Such a broadcast head end can receive video content from a multiplicity of satellite transponders supplied by many different content providers. Some of the resulting single program streams can be SDTV, and some of them can be HDTV, streaming content to the QoStream network in accordance with subscriber content requirements. Likewise, PPV events are available as single program streams, usually first stored in a video server, and then multicast through the Ethernet network at the appropriate event viewing time, selectable by those consumers who have ordered the PPV event and who therefore can join that particular multicast group (authentication process). For VOD, streams are not multicast, but instead are unicast through the network from a video server to specific destination addresses corresponding to the subscriber who has ordered the VOD program. In this way, each subscriber can start the program at an arbitrary time, stop, restart, and end the program whenever the subscriber wishes. The VOD video server should be visualized as a large digital database, partitioned into program sectors, and with each subscriber having a pointer into a desired program sector. Such a video server can also be the basis of a network-level personal DVD player, with all the control functionality of a local DVD player in the home.

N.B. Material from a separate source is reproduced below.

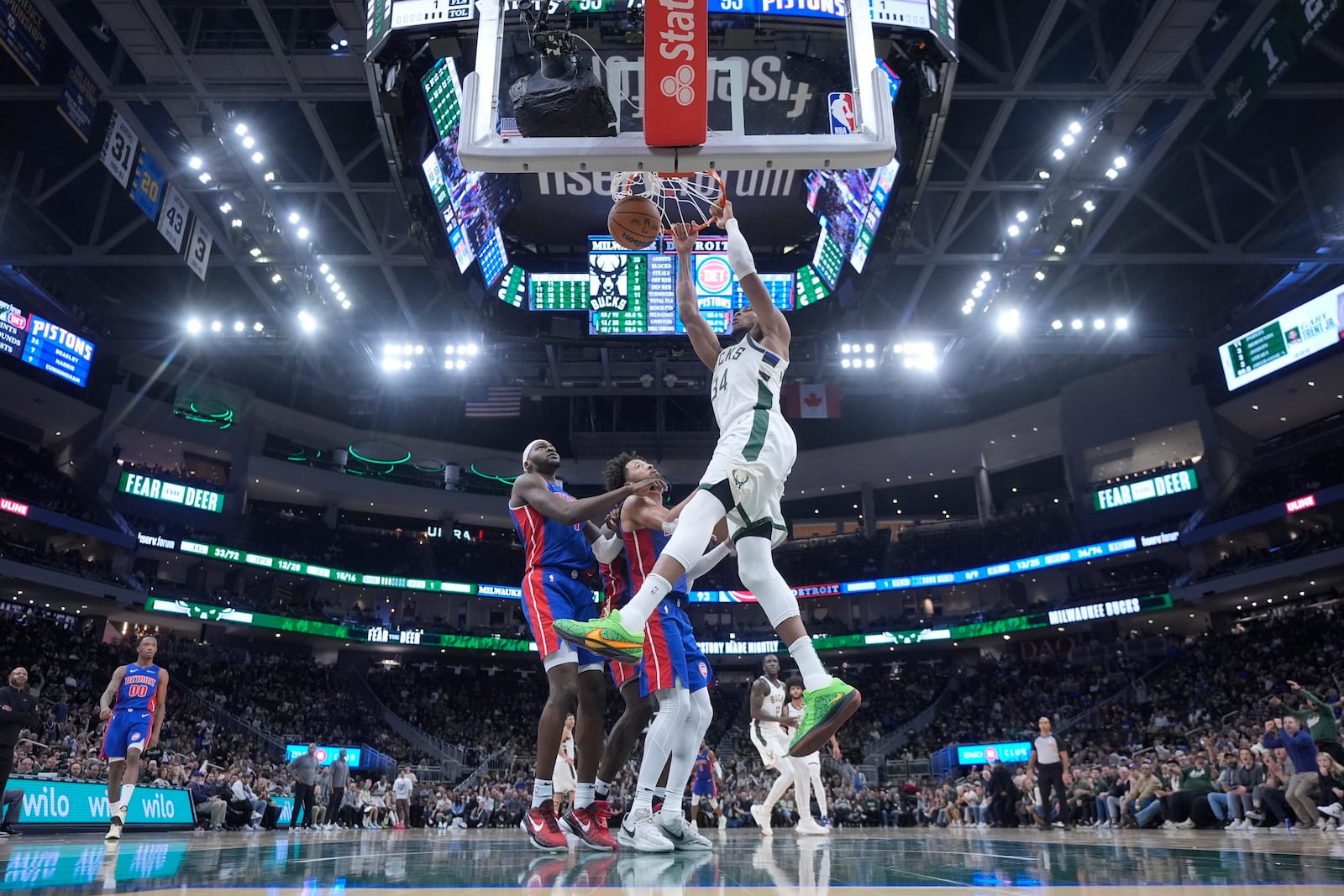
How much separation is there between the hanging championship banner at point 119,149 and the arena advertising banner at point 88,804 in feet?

A Ethernet core switch networks to video content services functionality that provides direct broadcast video, PPV video through a video server, and on-demand programming through a VOD server. Single copies of the broadcast and PPV content is delivered to the core switch as Ethernet packets, and the multicast groups are formed in the core switch, AS5000, and PG1000 to deliver video content to the QoStream subscriber STBs via the GbE and 100 Base FX paths through the network. QoStream intelligent multicasting is performed closest to the subscriber in the core switch, AS5000, or PG1000, thereby avoiding multiple copies of programs and reducing traffic upstream in the network.

Subscribers are arguably most sensitive to impairments on video services, especially dropped packets and jitter, due to the impact they have on the video image. Accordingly, separate VLANs with Guaranteed Bandwidth or Bursty Bandwidth service guarantees are normally used for video services. In addition, separate VLANs are often used for subscribed events such as PPV and VOD for purposes of viewer authentication.